The report further said: “Despite the improved liquidity, the total standing lending facility increased considerably by 20.4 per cent to N737.05 billion relative to N612.43 billion at end-April 2022. Similarly, relative to the preceding month, the total standing deposit facility increased slightly by 0.2 per cent to N321.23 billion from N320.55 billion.
“At the open buyback (OBB) segment, as the rate increased by 190 basis points to 9.39 per cent, the value of transactions declined to N213.75 billion from N228.42 billion in the preceding month.

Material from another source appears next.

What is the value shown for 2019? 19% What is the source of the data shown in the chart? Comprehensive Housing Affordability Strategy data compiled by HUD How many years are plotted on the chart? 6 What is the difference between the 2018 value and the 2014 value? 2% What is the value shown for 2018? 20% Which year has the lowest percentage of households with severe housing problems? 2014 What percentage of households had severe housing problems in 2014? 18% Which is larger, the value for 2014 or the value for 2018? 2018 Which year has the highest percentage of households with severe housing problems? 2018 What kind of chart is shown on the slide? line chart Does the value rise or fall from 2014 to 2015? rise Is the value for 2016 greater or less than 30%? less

The average daily number of deals in the OBB segment fell to 64 from 75 deals in the preceding period.” Analysts note that borrowing from CBN through the SLF window is a better alternative for DMBs, as the SLF rate is relatively cheaper compared to interbank interest rates and also because the apex bank continues to make use of the discretionary CRR debits.
New Telegraph reports that as part of its efforts to control inflationary pressure, the CBN’s Monetary Policy Committee (MPC), in 2020, increased the CRR by five per cent, from 22.5 percent to 27.5 per cent. CRR is a percentage of a bank’s total deposit, which it must maintain with the apex bank at all times.
In a recent report, analysts at Coronation Merchant Bank attributed the relatively low demand recorded at the last monthly auction of FGN bonds, conducted by the Debt Management Office (DMO) to tight system liquidity and negative real interest rates occasioned by the high inflation rate.
The analysts said that the tight liquidity was partly the result of CBN’s continuous use of discretionary CRR debits. As they put it, “the relatively low demand at the auction mirrors tight system liquidity.
We note that market liquidity stood at a deficit of -N3.6 billion on Friday (12 August ‘22). Overnight and repo rates closed within a range of 12 – 15 per cent. The tightness in system liquidity can be partly attributed to CBN’s continuous use of the discretionary Cash Reserve Ratio (CRR) debits.”